From: Laurenz Albe <invite_at_spam.to.invalid>
Date: 23 Aug 2007 10:21:56 GMT
Message-ID: <1187864513.609873@proxy.dienste.wien.at>


Ben <balvey_at_comcast.net> wrote:
> 10.2.0.2 Ent Ed, AIX5L
>
> We are planning a new database and I'm having a little confusion on
> what character set to use.
> I don't want to use multibyte data unless
> it is necessary but I do want to have the option available.
>
> 1. Am I correct in thinking that if we use NLS_CHARACTERSET =
> WE8MSWIN1252 and NLS_NCHAR_CHARACTERSET = AL16UTF16 we shouldn't have
> any issues with losing multibyte characters?

Most of your questions have already been answered correctly, but I would recommend that you create the database with AL32UTF8, just like Oracle recommends.

This way you don't have to think which columns should be NCHAR and which should be CHAR, because you can store any character in any text column.

You also lose nothing if you use AL32UTF8, because ASCII characters (Latin letters, numbers, the common special characters) will be stored as single bytes (in AL16UTF16 they would use up two bytes).

> 2. On my windows client I go to a command prompt and issue the
> following c:\> echo %NLS_LANG%,
> I get %NLS_LANG% returned back to me.
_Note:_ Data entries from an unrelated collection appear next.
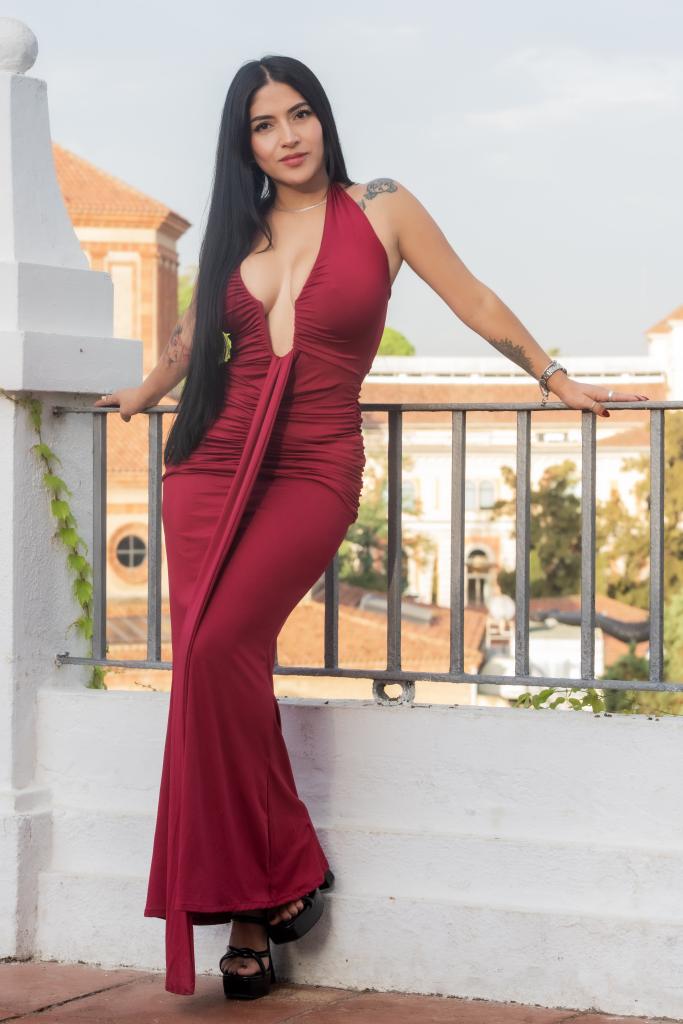 Chica busca chico en Barcelona: Chica busca chico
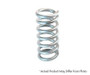 Belltech Coil Spring Set Toyota Tundra 2007 and Newer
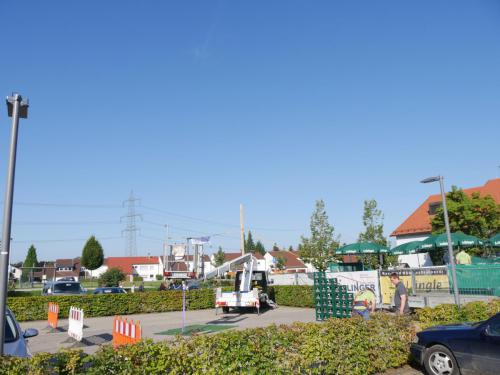 P1060363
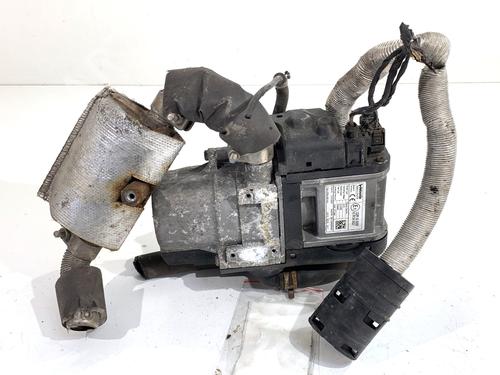 Electronic module BMW 3 Gran Turismo (F34) 320 d | BP39335377M83 - Image 1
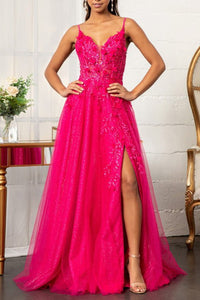 7540-44_FUCHSIA_4247966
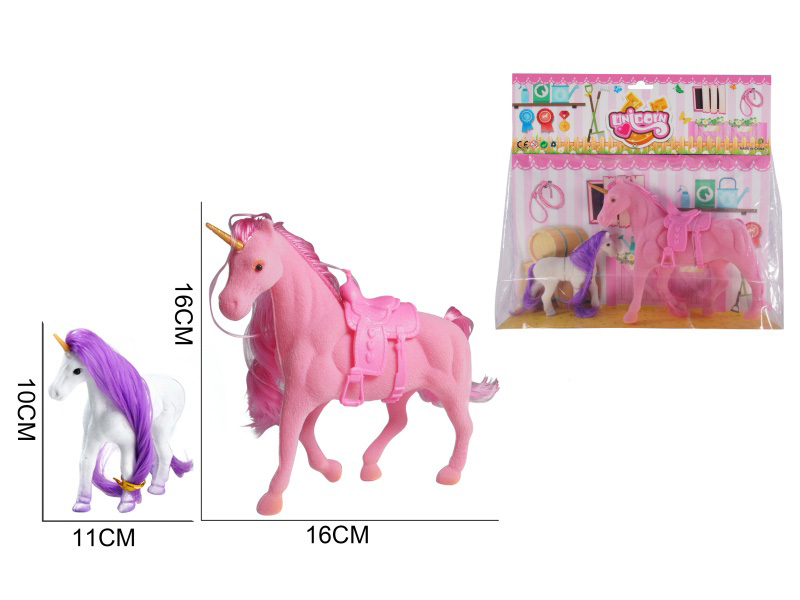 A Big Unicycle With A Small Sole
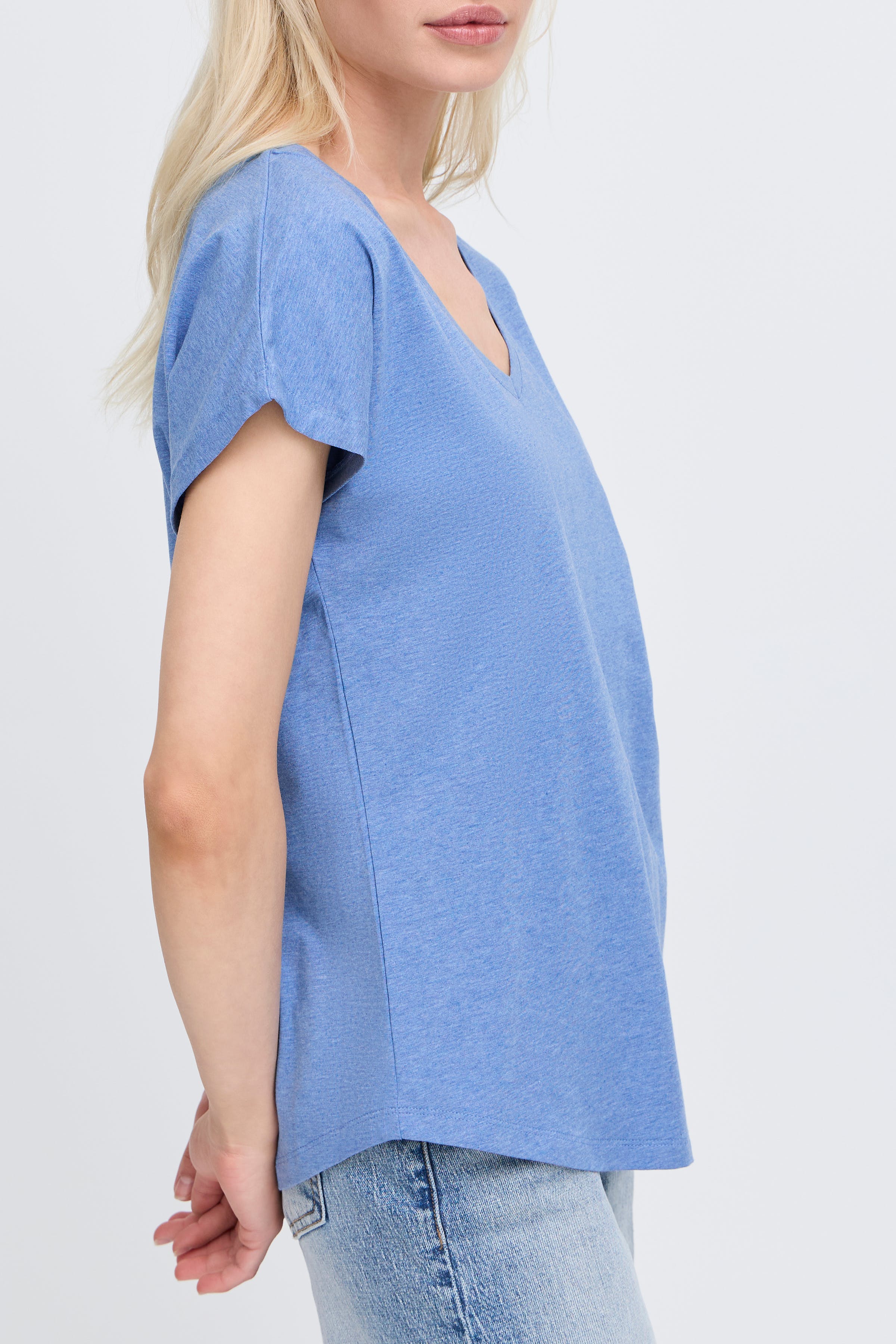 BYPAMILA T-shirt LOOKBOOK DETAIL 20816364-1640201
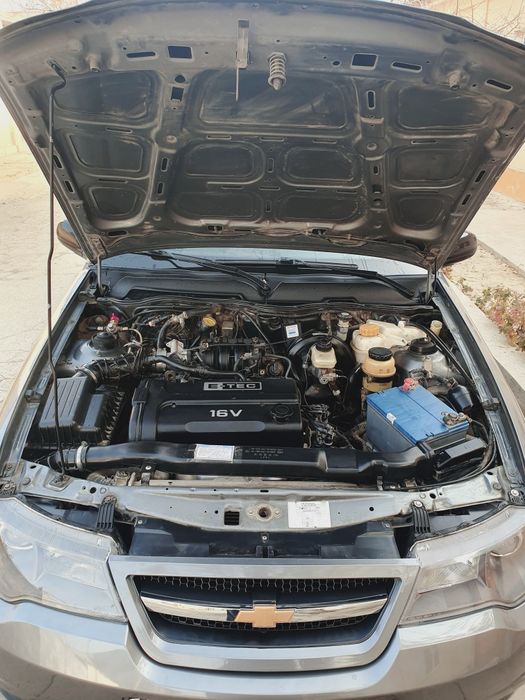 Nexia 2 2013 sotiladi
I'm assuming that this means I
> don't have the variable set. How does my client then treat the data
> that I am getting from the database?

As has been mentioned, NLS_LANG is probably set to WE8MSWIN1252 in the Windows registry. You can override this setting with the environment variable. If neither is set, US7ASCII is assumed.

The data will be converted to the character set specified in NLS_LANG, so that value must always be set to the character set that your application or operating system expect.

There are two things that can happen when you have a bad NLS_LANG setting:

  1. Some or all characters are displayed as either garbage or question marks. This is rather harmless because you can find and correct it easily. Unfortunately Oracle has made the design choice to return garbage instead of throwing an error message when characters cannot be converted.
  2. If you (as misguided admins too often do) mistakenly set NLS_LANG to the database character set, no character conversion AND NO INTEGRITY CHECKS are performed and you can store all sort of garbage in your database without even noticing. It will cause problems later on, though. This is an Oracle bug in my opinion, although Oracle will probably disagree with me on this.

Again, when you use AL32UTF8, the danger of running into problem 2) is smaller because on no platform this is the "default" client character set.